Source records
---

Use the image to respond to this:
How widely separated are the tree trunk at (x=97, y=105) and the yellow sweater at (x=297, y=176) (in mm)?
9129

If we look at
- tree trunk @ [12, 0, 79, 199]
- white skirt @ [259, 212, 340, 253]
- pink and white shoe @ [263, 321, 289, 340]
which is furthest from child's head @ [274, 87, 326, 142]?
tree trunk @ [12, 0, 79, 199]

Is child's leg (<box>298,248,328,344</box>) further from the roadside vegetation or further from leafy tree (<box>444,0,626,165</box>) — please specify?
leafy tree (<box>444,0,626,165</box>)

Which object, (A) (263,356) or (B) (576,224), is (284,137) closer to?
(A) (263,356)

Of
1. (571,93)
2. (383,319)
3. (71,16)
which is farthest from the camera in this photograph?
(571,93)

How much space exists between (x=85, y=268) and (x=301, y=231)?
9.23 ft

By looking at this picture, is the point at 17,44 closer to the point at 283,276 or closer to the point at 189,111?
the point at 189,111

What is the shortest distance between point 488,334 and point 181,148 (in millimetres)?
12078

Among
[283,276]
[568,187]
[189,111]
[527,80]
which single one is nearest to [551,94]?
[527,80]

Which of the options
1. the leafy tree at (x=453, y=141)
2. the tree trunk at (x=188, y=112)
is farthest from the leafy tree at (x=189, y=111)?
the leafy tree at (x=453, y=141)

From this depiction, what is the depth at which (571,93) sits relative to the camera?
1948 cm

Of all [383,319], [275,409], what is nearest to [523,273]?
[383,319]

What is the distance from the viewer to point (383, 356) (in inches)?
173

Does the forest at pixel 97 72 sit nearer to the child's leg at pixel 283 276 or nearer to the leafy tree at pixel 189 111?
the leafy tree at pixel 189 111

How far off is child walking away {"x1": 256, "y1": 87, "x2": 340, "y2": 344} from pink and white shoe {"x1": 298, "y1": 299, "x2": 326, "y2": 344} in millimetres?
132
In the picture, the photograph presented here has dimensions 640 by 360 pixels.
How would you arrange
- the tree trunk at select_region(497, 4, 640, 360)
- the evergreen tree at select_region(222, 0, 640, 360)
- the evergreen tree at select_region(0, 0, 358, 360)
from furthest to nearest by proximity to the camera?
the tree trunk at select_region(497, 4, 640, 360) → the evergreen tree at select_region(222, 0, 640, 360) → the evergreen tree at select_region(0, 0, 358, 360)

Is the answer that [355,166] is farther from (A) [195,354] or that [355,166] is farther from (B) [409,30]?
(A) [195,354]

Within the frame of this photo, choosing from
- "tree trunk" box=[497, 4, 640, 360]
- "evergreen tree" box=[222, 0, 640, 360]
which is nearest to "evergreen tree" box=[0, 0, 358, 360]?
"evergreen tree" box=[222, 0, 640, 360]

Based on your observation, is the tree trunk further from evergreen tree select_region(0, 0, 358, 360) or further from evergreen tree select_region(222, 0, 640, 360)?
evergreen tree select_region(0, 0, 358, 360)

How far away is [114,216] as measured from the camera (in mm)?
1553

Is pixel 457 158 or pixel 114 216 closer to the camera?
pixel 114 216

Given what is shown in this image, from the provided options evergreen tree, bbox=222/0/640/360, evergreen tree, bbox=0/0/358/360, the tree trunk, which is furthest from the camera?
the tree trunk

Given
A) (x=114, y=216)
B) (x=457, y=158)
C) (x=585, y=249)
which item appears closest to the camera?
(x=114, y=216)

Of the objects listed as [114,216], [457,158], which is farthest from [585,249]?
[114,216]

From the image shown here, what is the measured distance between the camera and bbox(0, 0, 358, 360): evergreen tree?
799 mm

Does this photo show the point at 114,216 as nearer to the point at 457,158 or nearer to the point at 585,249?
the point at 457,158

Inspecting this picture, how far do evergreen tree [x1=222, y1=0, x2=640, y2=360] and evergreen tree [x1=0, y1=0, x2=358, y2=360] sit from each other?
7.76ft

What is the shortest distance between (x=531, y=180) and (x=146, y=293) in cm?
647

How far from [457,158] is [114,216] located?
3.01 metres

---

* _Written exercise_: Please rewrite all of the material above, swapping "pink and white shoe" for "pink and white sneaker" and leaving everything else unchanged.

* _Output below_:
Use the image to respond to this:
How widely separated are the tree trunk at (x=97, y=105) and the yellow sweater at (x=297, y=176) (in mm)?
9129

If we look at
- tree trunk @ [12, 0, 79, 199]
- white skirt @ [259, 212, 340, 253]
- pink and white sneaker @ [263, 321, 289, 340]
which is furthest from child's head @ [274, 87, 326, 142]?
tree trunk @ [12, 0, 79, 199]

Is child's leg (<box>298,248,328,344</box>) further from the roadside vegetation or further from leafy tree (<box>444,0,626,165</box>) — please specify?
leafy tree (<box>444,0,626,165</box>)

Which object, (A) (263,356) or (B) (576,224), is (284,137) closer to?
(A) (263,356)

Of
1. (571,93)
2. (383,319)
3. (71,16)
which is farthest from the camera in this photograph?
(571,93)

How much space exists between (x=85, y=268) and (x=301, y=231)?
9.23 ft

By looking at this picture, is the point at 17,44 closer to the point at 283,276 or closer to the point at 189,111?
the point at 189,111

What is the shortest distance between point 488,334 and point 181,148 (in millimetres)?
12078

Among
[283,276]
[568,187]
[189,111]
[527,80]
which single one is nearest to [551,94]?
[527,80]

Which of the options
1. the leafy tree at (x=453, y=141)
2. the tree trunk at (x=188, y=112)
is farthest from the leafy tree at (x=189, y=111)?
the leafy tree at (x=453, y=141)

From this depiction, what is the depth at which (571,93) sits relative to the camera?
1948 cm

Of all [383,319], [275,409], what is nearest to [523,273]?
[383,319]

What is the distance from the viewer to point (383, 356) (in inches)?
173

Does the forest at pixel 97 72 sit nearer to the child's leg at pixel 283 276 or nearer to the leafy tree at pixel 189 111?
the leafy tree at pixel 189 111

How far off is child walking away {"x1": 256, "y1": 87, "x2": 340, "y2": 344} from pink and white sneaker {"x1": 298, "y1": 299, "x2": 326, "y2": 344} in millimetres?
132
In the picture, the photograph presented here has dimensions 640 by 360 pixels.
How would you arrange
- the tree trunk at select_region(497, 4, 640, 360)
- the evergreen tree at select_region(222, 0, 640, 360)
- the evergreen tree at select_region(0, 0, 358, 360)
from furthest to nearest by proximity to the camera?
the tree trunk at select_region(497, 4, 640, 360) → the evergreen tree at select_region(222, 0, 640, 360) → the evergreen tree at select_region(0, 0, 358, 360)

Is the answer that [355,166] is farther from (A) [195,354] or that [355,166] is farther from (B) [409,30]?
(A) [195,354]

Within the frame of this photo, choosing from
- "tree trunk" box=[497, 4, 640, 360]
- "evergreen tree" box=[222, 0, 640, 360]
which is nearest to "evergreen tree" box=[0, 0, 358, 360]?
"evergreen tree" box=[222, 0, 640, 360]

Based on your observation, is the tree trunk further from evergreen tree select_region(0, 0, 358, 360) or further from evergreen tree select_region(222, 0, 640, 360)?
evergreen tree select_region(0, 0, 358, 360)

How far away is [114,216] as measured from the camera (in mm)?
1553

Is pixel 457 158 or pixel 114 216 closer to the camera?
pixel 114 216

Given what is shown in this image, from the provided options evergreen tree, bbox=222/0/640/360, evergreen tree, bbox=0/0/358/360, the tree trunk, which is furthest from the camera?
the tree trunk

Given
A) (x=114, y=216)
B) (x=457, y=158)
C) (x=585, y=249)
which item appears closest to the camera?
(x=114, y=216)

Of the objects listed as [114,216], [457,158], which is farthest from [585,249]?
[114,216]

From the image shown here, what is the measured distance between the camera and bbox(0, 0, 358, 360): evergreen tree?
799 mm

Does this photo show the point at 114,216 as nearer to the point at 457,158 or nearer to the point at 585,249?
the point at 457,158

Inspecting this picture, how far do evergreen tree [x1=222, y1=0, x2=640, y2=360] and evergreen tree [x1=0, y1=0, x2=358, y2=360] sit from each other?
7.76ft

What is the shortest distance between (x=531, y=180) and (x=146, y=293) in cm?
647

How far from [457,158] is [114,216] located?
3.01 metres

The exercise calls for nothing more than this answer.